Madrid turns into a different place on the weekends. The people on the streets are more chatter-y, more relaxed on Saturdays. After the wonderful hotel breakfast buffet, we went over to the Real Jardin Botanico, where we walked in, looked up at a really nifty pomegranate tree in bloom, were ready to take a picture of it… and then realised we left the memory card to David’s camera in my computer back at the hotel. Since reentry means repaying, we decided to use David’s phone camera instead. It actually worked remarkably well, since it has a macro setting and all kinds of cool stuff like that. Thus, the first few photos are courtesy of David’s Samsung Galaxy S III.
There were a few areas in the garden that were fairly barren due to soil renewal projects, so we didn’t spend real long on the whole thing, but we did go through several very nice areas. There was a phtography show in the little show building, so we went through that. Half of it was all about the human body, with a bunch of artful nudes and some semi-abstract composures. On the other side was an exposition of the evils of colonialism and such. Mostly French. Apparently the French weren’t very nice (big surprise).
We also went through the greenhouses. My favorite is the cold greenhouse, built in 1856. It is iron, glass and stone, with all kinds of ferns and a wonderful little pond. We also went through the desert, subtropical and tropical greenhouses, which held a few nice flowers. Ultimately we went and sat in a circle that used to house a positively gigantic, old wisteria 15 years ago. The plant is still there, but the bulk of it was cut back. I’m assuming a bunch of it died in the intervening years.
We went back to the hotel after the garden to get david’s memory card so he could stop feeling silly taking pictures with his phone while he had a nice camera around his neck (aren’t camera necklaces in these days? no? what do I know about fashion…), then set out across Madrid to the Temple of Debod. It may sound confusing that there is an Egyptian temple from 200bc sitting in Madrid just North of the palace, however, there is, and it is a really cool monument. In the mid 1960’s, when the Asuan dam was being built, Spain was one of the countries that helped Egypt move the old nubian temples that were going to be completely flooded out, most specifically the Abu Simbel temple. The Debod temple was already in the flood area, and remained underwater 9 months out of the year. With the expansion it would have been underwater all the time.

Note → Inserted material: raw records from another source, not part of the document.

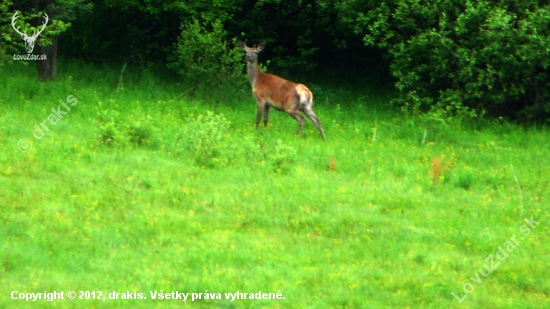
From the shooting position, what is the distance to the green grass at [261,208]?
8.26m

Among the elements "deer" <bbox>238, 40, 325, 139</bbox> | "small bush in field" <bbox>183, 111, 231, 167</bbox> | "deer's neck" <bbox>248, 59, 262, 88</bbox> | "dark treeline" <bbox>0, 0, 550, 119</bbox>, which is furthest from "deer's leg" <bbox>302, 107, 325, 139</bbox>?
"dark treeline" <bbox>0, 0, 550, 119</bbox>

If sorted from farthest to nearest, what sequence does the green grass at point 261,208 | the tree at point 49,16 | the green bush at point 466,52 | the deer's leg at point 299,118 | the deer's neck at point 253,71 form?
the tree at point 49,16, the green bush at point 466,52, the deer's neck at point 253,71, the deer's leg at point 299,118, the green grass at point 261,208

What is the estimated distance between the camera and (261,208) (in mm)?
10266

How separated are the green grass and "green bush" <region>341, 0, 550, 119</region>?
37.8 inches

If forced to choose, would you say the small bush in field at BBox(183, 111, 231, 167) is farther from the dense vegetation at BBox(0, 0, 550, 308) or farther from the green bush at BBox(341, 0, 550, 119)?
the green bush at BBox(341, 0, 550, 119)

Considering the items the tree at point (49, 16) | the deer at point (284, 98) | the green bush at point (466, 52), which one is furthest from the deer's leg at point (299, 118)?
the tree at point (49, 16)

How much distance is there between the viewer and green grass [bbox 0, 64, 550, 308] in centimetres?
826

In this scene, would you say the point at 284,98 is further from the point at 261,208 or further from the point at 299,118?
the point at 261,208

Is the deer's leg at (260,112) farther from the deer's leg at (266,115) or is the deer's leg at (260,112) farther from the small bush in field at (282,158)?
the small bush in field at (282,158)

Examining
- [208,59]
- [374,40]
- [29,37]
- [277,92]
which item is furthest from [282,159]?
[374,40]

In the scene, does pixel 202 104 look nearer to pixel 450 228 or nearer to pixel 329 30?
pixel 329 30

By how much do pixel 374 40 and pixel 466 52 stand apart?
2292mm

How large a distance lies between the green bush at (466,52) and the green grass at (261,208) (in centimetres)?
96

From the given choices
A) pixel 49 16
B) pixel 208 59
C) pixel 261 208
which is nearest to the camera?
pixel 261 208
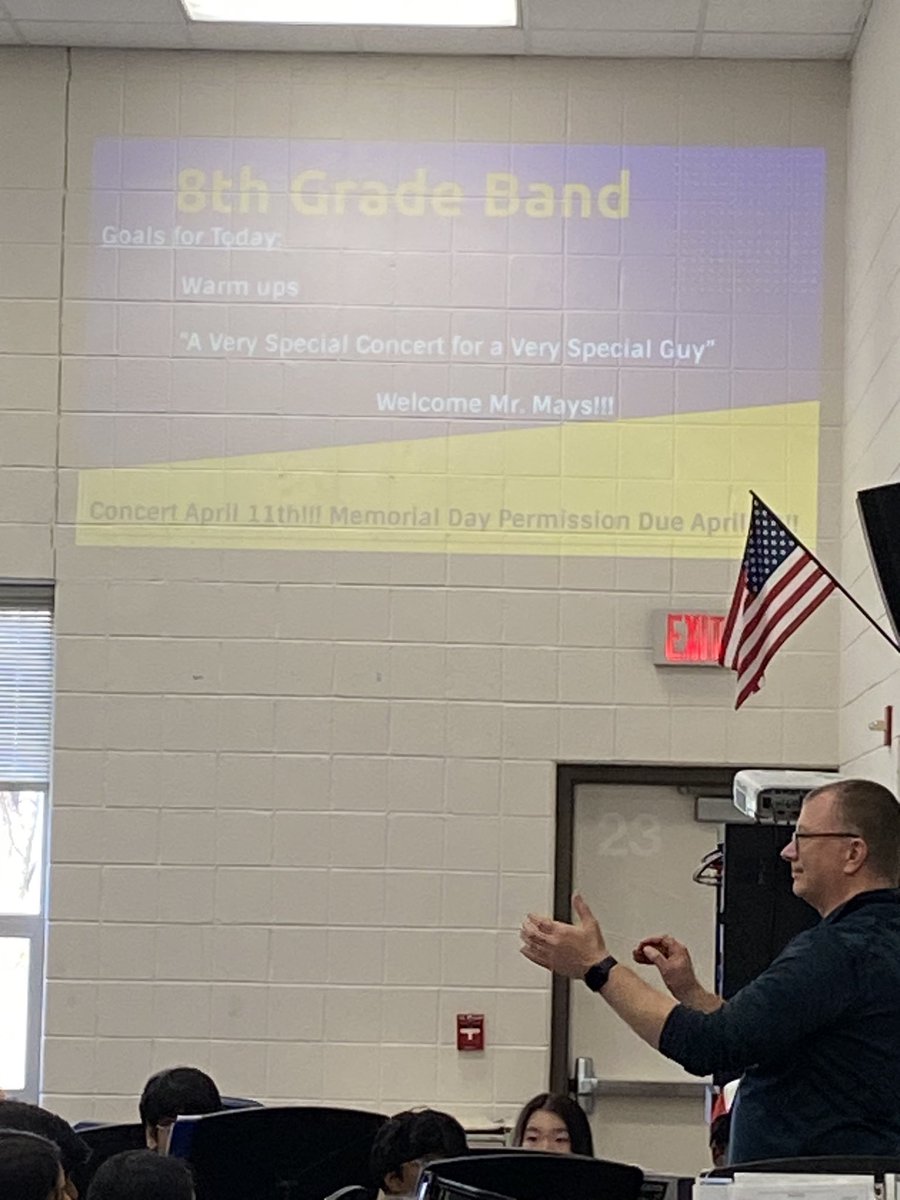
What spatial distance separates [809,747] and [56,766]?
2580 mm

To thank the various governments who helped, Egypt donated 5 temples to the participating companies, with Spain getting the Debod temple. In 1968, when they received it, Madrid constructed a park around the temple reminiscent of an upper-class ancient egyptian house garden, complete with a screen of large trees, palm trees, and a little lake around the temple. They also built it in an East-West orientation, as close to the original orientation as possible. The temple is free to go in. It has 5 interior rooms plus a side room, a little granite idol holder, and a bunch of cool carvings. It also has an upstairs section, but that was closed off during our visit.

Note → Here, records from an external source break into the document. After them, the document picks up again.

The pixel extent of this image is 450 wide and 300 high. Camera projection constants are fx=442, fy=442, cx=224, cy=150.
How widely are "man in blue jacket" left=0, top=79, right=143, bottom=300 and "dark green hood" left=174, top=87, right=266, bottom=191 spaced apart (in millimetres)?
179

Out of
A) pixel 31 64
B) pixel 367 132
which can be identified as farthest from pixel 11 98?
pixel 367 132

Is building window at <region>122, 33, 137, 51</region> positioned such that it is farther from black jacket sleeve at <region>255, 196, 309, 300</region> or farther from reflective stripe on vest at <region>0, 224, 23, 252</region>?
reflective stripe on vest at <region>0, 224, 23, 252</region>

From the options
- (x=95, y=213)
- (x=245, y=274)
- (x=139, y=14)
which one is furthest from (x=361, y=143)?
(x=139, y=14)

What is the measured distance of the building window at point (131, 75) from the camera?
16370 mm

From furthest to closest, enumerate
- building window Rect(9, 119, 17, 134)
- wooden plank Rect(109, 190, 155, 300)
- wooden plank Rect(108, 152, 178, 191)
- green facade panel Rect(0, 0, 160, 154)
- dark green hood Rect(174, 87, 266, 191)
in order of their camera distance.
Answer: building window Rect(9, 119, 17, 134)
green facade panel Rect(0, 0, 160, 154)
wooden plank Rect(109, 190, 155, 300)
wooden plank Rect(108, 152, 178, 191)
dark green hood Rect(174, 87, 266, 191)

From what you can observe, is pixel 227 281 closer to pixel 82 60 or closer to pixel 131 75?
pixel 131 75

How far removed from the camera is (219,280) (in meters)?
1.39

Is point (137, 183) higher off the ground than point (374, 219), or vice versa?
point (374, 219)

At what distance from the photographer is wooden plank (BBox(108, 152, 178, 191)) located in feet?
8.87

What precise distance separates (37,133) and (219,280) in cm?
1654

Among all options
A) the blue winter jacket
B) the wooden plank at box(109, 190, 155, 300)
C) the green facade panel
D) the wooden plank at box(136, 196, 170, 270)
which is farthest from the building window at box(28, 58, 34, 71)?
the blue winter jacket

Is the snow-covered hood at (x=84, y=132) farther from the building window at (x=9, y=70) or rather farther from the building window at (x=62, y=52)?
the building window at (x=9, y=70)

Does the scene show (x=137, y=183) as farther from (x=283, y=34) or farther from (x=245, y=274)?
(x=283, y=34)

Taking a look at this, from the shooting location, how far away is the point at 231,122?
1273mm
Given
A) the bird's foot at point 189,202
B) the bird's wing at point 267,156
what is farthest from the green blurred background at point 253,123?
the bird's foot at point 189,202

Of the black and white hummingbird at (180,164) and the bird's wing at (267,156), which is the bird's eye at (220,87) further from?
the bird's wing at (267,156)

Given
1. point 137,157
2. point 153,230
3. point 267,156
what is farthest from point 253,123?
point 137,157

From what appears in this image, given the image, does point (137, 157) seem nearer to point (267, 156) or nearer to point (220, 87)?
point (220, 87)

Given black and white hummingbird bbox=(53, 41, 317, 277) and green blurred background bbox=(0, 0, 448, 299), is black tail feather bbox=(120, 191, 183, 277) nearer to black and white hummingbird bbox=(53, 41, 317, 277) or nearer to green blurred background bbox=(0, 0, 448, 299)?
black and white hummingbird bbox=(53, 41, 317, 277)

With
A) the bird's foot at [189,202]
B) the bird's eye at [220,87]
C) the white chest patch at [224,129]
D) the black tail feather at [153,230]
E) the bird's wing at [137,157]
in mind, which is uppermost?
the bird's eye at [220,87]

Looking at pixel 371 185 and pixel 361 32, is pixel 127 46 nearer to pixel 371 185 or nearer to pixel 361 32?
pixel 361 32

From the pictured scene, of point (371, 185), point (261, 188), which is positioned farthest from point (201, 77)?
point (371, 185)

Once we had gotten our fill of ancient Egypt, we made our way to Plaza de España, where there is a bronze statue of Don Quijote and Sancho Panza. We headed back to our hotel down Gran Via and across a few streets we hadn’t explored yet, encountering some very nice 19th century architecture on the way. In that area, we encountered our first moros of the trip, but rather than pickpocket us, they instead chose to scare David. I guess he just smiles too much. For dinner we went to cafe/bar Plateria Museo, where we had patatas bravas, alioli, and empanada gallega de lomo.